§ EXERCISE
Return only this: the line with "In terms of distance, how" and all the lines that follow it below, through the final one, exactly as they are.

§ DATASET ROWS

--

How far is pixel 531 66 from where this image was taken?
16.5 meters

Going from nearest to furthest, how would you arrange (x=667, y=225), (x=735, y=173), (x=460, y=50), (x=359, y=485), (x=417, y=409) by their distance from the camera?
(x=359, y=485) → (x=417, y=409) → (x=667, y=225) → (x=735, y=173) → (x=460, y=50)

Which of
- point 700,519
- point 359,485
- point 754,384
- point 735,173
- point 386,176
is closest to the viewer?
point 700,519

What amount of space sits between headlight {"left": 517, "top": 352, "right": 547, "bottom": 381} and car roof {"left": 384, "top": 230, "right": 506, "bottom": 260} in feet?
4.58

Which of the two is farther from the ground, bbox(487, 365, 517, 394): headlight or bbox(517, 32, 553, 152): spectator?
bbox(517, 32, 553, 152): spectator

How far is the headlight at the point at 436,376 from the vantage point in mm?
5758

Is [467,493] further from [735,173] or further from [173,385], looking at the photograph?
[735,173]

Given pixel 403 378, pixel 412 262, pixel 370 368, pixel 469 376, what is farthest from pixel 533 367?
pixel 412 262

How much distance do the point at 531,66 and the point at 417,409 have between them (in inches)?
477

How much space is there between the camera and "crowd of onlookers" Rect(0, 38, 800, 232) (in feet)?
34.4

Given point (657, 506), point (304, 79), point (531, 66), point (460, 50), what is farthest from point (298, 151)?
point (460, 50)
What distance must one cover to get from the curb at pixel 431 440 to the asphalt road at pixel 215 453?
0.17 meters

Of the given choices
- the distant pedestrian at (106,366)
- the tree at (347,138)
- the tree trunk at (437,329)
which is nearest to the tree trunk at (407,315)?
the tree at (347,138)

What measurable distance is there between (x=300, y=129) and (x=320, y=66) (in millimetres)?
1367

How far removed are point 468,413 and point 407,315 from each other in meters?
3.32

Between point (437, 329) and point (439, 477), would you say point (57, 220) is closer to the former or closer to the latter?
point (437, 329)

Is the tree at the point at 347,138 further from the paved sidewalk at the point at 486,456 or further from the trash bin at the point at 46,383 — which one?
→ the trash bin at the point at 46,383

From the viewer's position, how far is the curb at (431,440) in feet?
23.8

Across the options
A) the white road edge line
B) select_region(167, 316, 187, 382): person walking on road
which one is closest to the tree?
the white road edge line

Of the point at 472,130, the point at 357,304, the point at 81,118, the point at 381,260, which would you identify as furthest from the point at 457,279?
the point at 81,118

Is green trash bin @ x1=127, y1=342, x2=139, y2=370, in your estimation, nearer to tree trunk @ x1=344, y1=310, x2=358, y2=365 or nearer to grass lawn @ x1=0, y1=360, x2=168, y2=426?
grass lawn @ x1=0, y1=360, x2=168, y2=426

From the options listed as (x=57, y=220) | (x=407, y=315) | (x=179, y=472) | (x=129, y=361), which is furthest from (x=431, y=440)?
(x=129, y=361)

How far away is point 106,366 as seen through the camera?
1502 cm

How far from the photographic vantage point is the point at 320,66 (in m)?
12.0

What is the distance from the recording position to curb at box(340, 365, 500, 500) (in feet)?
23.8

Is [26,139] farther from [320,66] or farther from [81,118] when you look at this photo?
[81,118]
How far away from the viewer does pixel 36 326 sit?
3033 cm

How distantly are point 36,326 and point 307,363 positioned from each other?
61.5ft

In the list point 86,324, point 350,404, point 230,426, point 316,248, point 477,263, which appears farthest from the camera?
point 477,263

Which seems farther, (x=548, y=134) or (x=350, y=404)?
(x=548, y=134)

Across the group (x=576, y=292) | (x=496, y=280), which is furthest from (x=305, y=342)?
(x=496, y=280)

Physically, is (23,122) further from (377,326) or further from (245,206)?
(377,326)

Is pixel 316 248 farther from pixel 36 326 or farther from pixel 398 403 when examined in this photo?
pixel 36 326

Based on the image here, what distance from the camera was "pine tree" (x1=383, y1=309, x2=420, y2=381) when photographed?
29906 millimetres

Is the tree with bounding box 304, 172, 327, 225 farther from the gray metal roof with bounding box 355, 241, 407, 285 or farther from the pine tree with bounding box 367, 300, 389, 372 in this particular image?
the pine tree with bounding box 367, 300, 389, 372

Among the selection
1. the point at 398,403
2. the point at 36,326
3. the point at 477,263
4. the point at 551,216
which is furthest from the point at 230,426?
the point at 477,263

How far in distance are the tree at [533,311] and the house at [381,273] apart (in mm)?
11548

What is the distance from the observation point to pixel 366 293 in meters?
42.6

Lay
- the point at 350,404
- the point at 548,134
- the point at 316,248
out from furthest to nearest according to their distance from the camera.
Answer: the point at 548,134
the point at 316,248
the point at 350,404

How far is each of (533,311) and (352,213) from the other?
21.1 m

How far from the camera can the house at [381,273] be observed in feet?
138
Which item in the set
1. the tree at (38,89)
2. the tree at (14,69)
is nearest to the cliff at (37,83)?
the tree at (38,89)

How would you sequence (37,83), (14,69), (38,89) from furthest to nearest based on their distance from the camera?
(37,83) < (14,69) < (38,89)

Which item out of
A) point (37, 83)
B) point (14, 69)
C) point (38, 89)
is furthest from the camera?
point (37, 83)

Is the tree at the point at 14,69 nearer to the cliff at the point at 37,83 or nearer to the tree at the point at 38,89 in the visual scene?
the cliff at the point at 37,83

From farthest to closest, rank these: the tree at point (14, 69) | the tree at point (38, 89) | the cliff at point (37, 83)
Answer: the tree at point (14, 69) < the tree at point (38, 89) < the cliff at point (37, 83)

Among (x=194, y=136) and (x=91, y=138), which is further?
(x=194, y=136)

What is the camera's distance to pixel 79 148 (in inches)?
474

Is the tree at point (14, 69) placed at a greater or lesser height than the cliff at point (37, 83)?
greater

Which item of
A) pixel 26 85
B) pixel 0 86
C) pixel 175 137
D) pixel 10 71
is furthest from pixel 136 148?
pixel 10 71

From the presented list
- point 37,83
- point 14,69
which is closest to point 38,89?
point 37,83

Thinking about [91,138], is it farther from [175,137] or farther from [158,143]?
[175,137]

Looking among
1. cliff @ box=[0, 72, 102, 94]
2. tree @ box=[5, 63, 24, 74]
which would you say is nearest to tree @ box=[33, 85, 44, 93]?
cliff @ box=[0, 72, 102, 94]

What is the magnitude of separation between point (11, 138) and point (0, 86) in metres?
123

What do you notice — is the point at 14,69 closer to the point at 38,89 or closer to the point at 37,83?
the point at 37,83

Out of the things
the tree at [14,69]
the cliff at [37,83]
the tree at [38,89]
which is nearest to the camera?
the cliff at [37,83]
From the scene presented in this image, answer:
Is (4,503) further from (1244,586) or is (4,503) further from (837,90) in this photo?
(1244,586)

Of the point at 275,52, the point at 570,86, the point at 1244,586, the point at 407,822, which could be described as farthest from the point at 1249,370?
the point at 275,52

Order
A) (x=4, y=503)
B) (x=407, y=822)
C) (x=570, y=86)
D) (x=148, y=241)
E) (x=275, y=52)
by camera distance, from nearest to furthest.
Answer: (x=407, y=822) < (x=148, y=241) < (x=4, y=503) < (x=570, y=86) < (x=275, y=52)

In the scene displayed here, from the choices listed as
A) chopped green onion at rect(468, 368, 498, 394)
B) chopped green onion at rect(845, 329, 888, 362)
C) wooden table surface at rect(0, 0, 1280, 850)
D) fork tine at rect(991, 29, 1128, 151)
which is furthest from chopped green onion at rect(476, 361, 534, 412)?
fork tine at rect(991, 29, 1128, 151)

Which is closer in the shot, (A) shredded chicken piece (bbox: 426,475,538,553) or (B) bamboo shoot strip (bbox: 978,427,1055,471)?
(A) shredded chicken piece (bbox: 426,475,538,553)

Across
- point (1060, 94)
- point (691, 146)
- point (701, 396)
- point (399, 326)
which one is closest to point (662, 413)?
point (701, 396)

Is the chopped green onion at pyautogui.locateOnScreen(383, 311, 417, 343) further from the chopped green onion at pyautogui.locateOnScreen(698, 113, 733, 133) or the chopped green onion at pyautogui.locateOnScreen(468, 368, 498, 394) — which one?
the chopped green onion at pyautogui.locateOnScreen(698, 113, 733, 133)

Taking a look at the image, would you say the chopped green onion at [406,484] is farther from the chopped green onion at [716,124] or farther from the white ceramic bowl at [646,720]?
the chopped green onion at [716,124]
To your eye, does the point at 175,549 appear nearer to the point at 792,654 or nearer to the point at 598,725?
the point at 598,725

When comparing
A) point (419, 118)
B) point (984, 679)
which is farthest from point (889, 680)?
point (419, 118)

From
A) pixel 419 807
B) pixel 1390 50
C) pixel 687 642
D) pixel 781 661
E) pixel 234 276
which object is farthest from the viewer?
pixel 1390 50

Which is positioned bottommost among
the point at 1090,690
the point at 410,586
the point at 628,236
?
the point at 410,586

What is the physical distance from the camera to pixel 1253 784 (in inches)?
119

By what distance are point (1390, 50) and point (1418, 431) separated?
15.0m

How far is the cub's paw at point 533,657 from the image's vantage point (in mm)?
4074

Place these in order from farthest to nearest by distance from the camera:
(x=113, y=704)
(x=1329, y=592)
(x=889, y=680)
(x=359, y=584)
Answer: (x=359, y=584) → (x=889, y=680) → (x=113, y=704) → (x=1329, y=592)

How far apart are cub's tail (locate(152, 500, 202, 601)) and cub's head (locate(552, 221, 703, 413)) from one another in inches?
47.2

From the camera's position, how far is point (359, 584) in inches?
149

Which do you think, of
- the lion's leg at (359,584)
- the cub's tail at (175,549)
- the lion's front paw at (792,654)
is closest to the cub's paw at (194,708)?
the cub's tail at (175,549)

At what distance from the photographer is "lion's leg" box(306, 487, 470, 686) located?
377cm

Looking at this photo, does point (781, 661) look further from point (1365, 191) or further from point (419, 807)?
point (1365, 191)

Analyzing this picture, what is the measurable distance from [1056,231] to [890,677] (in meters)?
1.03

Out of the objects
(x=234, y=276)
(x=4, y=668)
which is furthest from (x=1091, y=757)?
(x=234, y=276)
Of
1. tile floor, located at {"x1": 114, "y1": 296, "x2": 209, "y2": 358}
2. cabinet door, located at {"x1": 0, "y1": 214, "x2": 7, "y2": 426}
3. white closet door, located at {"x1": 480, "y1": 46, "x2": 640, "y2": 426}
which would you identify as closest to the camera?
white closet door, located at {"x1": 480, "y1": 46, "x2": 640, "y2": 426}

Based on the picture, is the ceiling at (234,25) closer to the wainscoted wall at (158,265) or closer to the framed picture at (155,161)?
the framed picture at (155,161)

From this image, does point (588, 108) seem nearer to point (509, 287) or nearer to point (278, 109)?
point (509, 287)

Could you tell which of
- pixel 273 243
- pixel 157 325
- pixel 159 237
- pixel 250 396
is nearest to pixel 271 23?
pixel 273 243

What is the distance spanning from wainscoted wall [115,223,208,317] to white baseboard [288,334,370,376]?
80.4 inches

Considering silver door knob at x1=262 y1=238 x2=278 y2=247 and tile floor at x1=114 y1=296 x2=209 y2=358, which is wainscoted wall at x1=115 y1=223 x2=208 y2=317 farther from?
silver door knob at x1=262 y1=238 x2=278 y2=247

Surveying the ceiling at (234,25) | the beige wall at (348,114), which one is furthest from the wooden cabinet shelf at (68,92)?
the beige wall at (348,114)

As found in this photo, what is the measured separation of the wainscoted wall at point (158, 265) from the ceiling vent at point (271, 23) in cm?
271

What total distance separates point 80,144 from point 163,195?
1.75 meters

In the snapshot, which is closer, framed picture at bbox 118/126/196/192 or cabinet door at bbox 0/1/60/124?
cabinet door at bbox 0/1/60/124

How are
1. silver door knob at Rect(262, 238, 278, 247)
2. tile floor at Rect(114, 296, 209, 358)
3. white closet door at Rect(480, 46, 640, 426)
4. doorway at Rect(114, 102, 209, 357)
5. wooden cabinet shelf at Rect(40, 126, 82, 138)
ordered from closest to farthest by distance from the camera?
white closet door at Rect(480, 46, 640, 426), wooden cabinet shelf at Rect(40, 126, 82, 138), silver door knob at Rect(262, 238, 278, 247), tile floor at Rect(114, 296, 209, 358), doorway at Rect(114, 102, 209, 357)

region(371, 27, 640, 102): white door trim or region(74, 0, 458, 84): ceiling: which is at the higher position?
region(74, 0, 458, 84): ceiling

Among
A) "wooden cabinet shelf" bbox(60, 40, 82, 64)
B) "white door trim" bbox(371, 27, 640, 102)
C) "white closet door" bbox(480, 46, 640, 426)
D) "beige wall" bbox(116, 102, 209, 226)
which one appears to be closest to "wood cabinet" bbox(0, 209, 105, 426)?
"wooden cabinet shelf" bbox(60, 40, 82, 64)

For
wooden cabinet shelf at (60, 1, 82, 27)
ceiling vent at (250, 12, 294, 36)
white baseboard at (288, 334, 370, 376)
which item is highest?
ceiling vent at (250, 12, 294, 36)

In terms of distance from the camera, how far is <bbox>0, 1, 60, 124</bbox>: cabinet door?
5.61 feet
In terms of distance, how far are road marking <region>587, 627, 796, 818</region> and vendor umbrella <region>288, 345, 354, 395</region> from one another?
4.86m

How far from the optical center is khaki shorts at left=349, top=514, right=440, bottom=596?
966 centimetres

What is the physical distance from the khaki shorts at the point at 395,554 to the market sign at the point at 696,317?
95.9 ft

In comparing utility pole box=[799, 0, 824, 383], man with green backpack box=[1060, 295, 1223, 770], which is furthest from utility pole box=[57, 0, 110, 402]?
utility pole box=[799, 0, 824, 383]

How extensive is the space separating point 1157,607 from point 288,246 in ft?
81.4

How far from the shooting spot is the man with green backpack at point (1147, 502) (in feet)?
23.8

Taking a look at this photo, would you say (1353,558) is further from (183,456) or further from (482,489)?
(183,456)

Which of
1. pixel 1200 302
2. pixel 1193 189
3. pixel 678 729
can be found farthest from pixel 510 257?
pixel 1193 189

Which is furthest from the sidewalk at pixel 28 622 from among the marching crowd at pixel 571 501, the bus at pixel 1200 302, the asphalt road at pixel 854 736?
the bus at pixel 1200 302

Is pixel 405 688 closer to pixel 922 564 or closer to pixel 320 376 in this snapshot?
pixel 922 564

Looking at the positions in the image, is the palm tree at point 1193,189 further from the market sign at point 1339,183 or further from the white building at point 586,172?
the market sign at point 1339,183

--

§ TASK SOLUTION
In terms of distance, how far are road marking <region>587, 627, 796, 818</region> and vendor umbrella <region>288, 345, 354, 395</region> from one another?
4.86m

How far from the optical center is khaki shorts at left=349, top=514, right=440, bottom=596?
966 centimetres

What is the physical distance from the khaki shorts at the point at 395,554 to the market sign at the point at 696,317?
95.9 ft

In comparing utility pole box=[799, 0, 824, 383], man with green backpack box=[1060, 295, 1223, 770], which is furthest from utility pole box=[57, 0, 110, 402]?
utility pole box=[799, 0, 824, 383]

How extensive is the space separating point 1157,607 from point 288,246 in ft?
81.4

How far from the shooting spot is the man with green backpack at point (1147, 502) (in feet)?
23.8

Taking a look at this photo, would you say (1353,558) is further from (183,456) or further from (482,489)?
(183,456)

Which of
1. pixel 1200 302
2. pixel 1193 189
3. pixel 678 729
can be found farthest from pixel 510 257?
pixel 1193 189

Which is furthest from the sidewalk at pixel 28 622 from among the marching crowd at pixel 571 501, the bus at pixel 1200 302, the asphalt road at pixel 854 736?
the bus at pixel 1200 302

Is pixel 405 688 closer to pixel 922 564 or closer to pixel 320 376 in this snapshot?
pixel 922 564

Looking at the positions in the image, is the palm tree at point 1193,189 further from the market sign at point 1339,183 or further from the white building at point 586,172?
the market sign at point 1339,183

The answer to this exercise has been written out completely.